A petitioner seeking federal habeas relief must first exhaust his available state court
remedies. See 28 U.S.C. § 2254(b) & (c); O’Sullivan v. Boerckel, 526 U.S. 838, 839-40 (1999).
The exhaustion requirement is satisfied when the habeas claim has been presented to the highest
state court in a procedurally proper manner. Mercadel v. Cain, 179 F.3d 271, 275 (5th Cir.
1999). If a petitioner fails to exhaust his claims before seeking federal habeas relief, his federal
habeas petition must ordinarily be dismissed. Coleman v. Thompson, 501 U.S. 722, 731 (1991).
See Duncan v. Walker, 533 U.S. 167, 178-79 (2001) (“The exhaustion requirement of § 2254(b)

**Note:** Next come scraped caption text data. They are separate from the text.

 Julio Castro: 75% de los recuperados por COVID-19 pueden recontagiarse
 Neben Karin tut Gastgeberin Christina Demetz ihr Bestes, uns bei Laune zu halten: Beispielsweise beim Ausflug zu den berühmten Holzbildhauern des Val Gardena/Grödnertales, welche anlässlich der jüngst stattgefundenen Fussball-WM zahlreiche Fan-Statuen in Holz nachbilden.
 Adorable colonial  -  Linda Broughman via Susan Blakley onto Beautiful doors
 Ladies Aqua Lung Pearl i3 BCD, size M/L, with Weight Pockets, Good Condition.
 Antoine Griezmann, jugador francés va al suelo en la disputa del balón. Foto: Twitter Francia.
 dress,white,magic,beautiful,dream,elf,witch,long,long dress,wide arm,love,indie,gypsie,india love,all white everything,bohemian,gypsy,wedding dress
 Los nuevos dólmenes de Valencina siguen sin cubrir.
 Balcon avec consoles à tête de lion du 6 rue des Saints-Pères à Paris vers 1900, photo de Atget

ensures that the state courts have the opportunity fully to consider federal-law challenges to a
state custodial judgment before the lower federal courts may entertain a collateral attack upon
If a petitioner fails to exhaust any of his claims before seeking federal habeas relief, a
federal district court must dismiss the “mixed petition” in its entirety. Rose v. Lundy, 455 U.S.

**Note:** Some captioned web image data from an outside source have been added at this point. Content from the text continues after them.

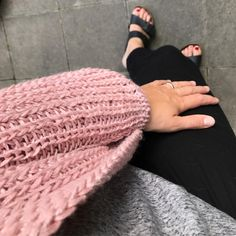 Lisa @schoenebude Fur Slides, Sandals, Lisa, Fashion, Lace Cardigan, Threading, Jackets, Tutorials, Breien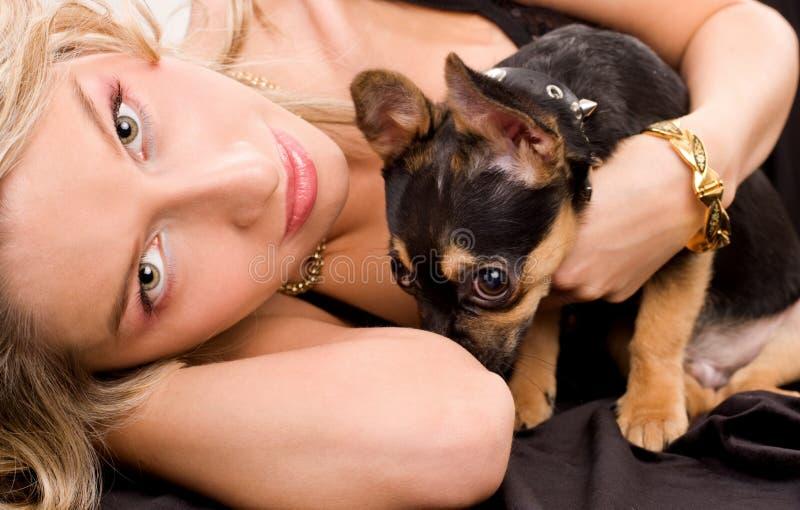 Liegende blonde Frau mit einem Hund stockbilder
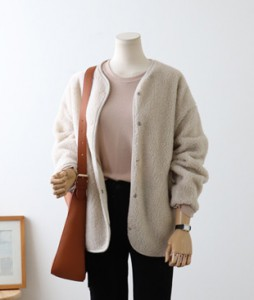 <br> Fogney Bookle Cardigan <br><br>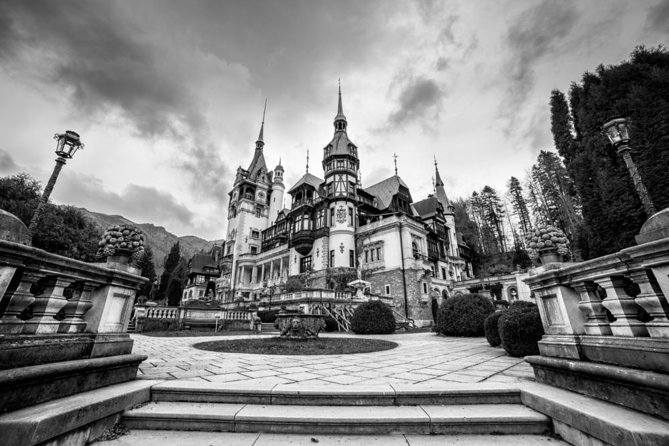 Day Trip to Dracula's Castle Full Day Tour from Bucharest - Small Shared Group, Bucarest, RUMANIA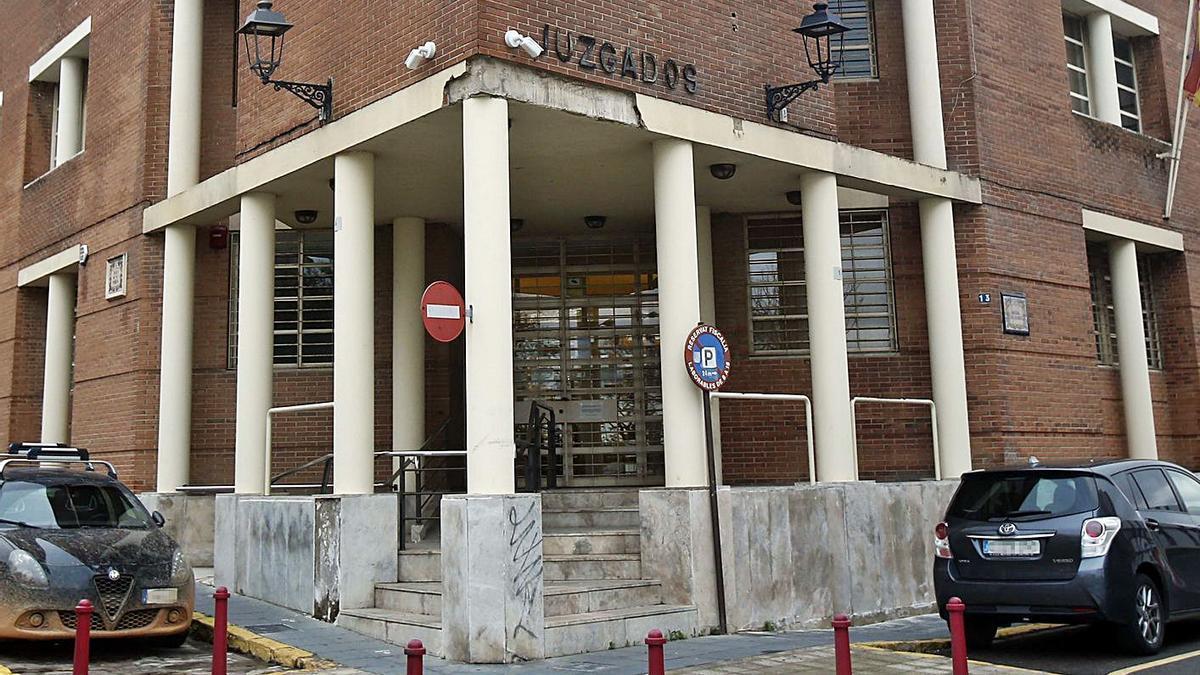 fachada de una de las dos sedes judiciales de Alzira, la enclavada en la Ronda de Algemesí.   VICENT M. PASTOR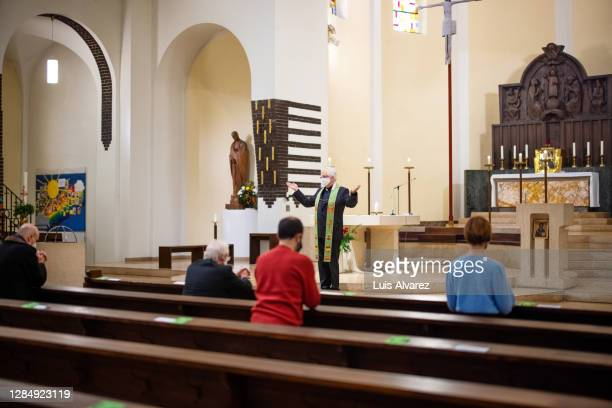 church preacher conducting a ceremony during pandemic - religious mass stock pictures, royalty-free photos & images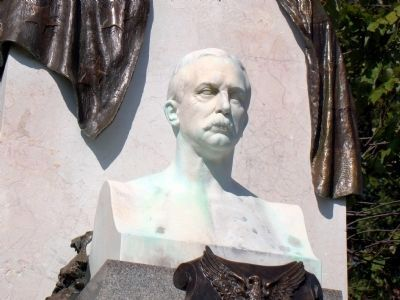 Bust of William Atkinson Jones (1849–1918) image. Click for full size.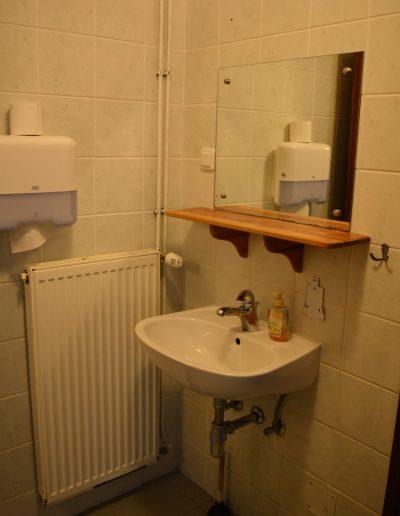 Hostel 9a kupaonica umivaonik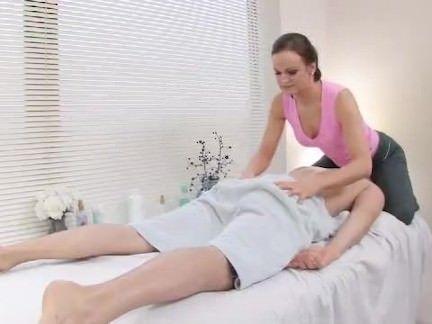 Massagista transa com o cliente
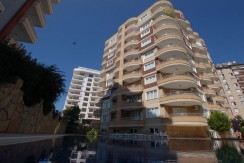 Beach apartments for sale in Alanya. Resale apartment for sale fully furnished in Tosmur only 200m from sandy beach.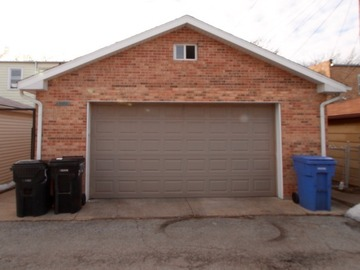 Monthly Rentals (Owner approval required): Chicago IL, Secure, Single Indoor Parking Space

509, 510 (1982). A petitioner may, in limited circumstances, file a protective federal habeas
petition and request that the habeas court stay his action and hold the petition in abeyance while
he exhausts his claims in state court. Pace v. DiGuglielmo, 544 U.S. 408, 416-17 (2005). Such a
stay is only appropriate, however, if the petitioner shows: (1) good cause for his failure to
exhaust, (2) that his unexhausted claims are not plainly meritless, and (3) that there is no
indication that the petitioner engaged in intentionally dilatory litigation tactics. Rhines v. Weber,
544 U.S. 269, 277-278 (2005).
In his federal habeas petition, Gibbs concedes that he has not filed an application for
post-conviction relief. The Court notes that he currently has an “available procedure” under state
law through which he can exhaust his claims. See 28 U.S.C. § 2254(c). Gibbs can satisfy the
exhaustion requirement through utilization of the Mississippi Uniform Post-Conviction
Collateral Relief Act, Miss. Code Ann. §§ 99-39-1, et seq. See Miss. Code Ann. § 99-39-5(2)
(“A motion for relief under this article shall be made … in case of a guilty plea, within three (3)

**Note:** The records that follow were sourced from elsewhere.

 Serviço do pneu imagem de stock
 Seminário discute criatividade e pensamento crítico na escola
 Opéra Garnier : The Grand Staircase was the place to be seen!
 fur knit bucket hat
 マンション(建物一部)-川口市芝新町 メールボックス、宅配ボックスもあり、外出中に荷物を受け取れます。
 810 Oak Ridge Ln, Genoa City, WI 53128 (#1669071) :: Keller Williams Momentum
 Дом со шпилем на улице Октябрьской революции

years after entry of the judgment of conviction.”).
The Court finds that there are no “limited circumstances” that warrant a stay and
abeyance in this case. While the federal statute of limitations under 28 U.S.C. § 2244 provides
for only a one-year statute of limitations period, the Court notes that the filing of a state postconviction application will toll the federal statute of limitations as long as the pleading is
pending in state court. See 28 U.S.C. § 2244(d)(1) & (2). Inasmuch as Gibbs pleaded guilty to
armed robbery on April 29, 2015, he, acting with diligence, has sufficient time to exhaust his
claims through a state post-conviction application and, if necessary, return to federal court and
file a timely habeas petition. Therefore, a stay and abeyance is unnecessary to protect his ability
to file a timely federal habeas petition after his state remedies are exhausted.
Accordingly, Gibbs’ petition  is DISMISSED without prejudice for failure to exhaust
available state court remedies. All other pending motions are DISMISSED as moot.
SO ORDERED, this 4th day of April, 2016.